Türkiye’de yayıncılık faaliyetlerinin başlangıcı Tanzimat devriyle başlıyor. Ancak günümüz anlayışıyla kitapçılık için Sultan II. Abdülhamid dönemine gitmemiz gerekiyor.
Sultan Abdülhamid devrinden önce sahaflar, çoğu yazma eser olmak üzere matbu, yani basılı eser de satmaktaydı. Ancak genelde matbu kitapların satışı; tütüncü, sucu, eczacı gibi bu işle ilgisi olmayan meslek grupları tarafından yapılıyordu. Satılan matbu kitapların üzerinde nereden temin edilebileceğine dair notlar da bulunuyordu. Meşrutiyet’in ilânıyla oluşan reform ortamı, basım yayın dünyasına da yansımış ve açılan çok sayıda okulun etkisiyle tezgâhlarda satılan birkaç matbu kitap, halkın okuma ihtiyacını karşılayamaz olmuştu. Bu da matbaaları ve yayıncılık alanını hareketlendirmişti.
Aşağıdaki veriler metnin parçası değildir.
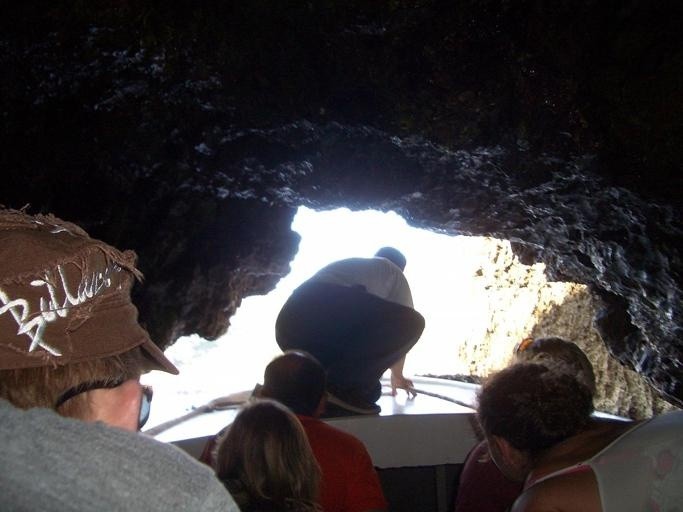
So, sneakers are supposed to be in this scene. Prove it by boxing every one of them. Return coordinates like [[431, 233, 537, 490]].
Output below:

Kâr getireceğini düşünen bazı kişiler bu işle ilgili dükkân açarak kitap basıp satmaya başladı. Ticarî cesarete sahip kitapçıların çoğunluğunun Kayserili olması ise dikkat çekiciydi.
Osmanlı döneminde 19. yüzyılın sonlarına doğru matbu kitap satan kişiler için artık sahaftan çok, “kitapçı” ismi kullanılmaya başladı. Bunlar sadece kitap satmıyor; kitap ve mecmua yayımlıyor, hatta bu tür eserlerin basımıyla da ilgileniyordu.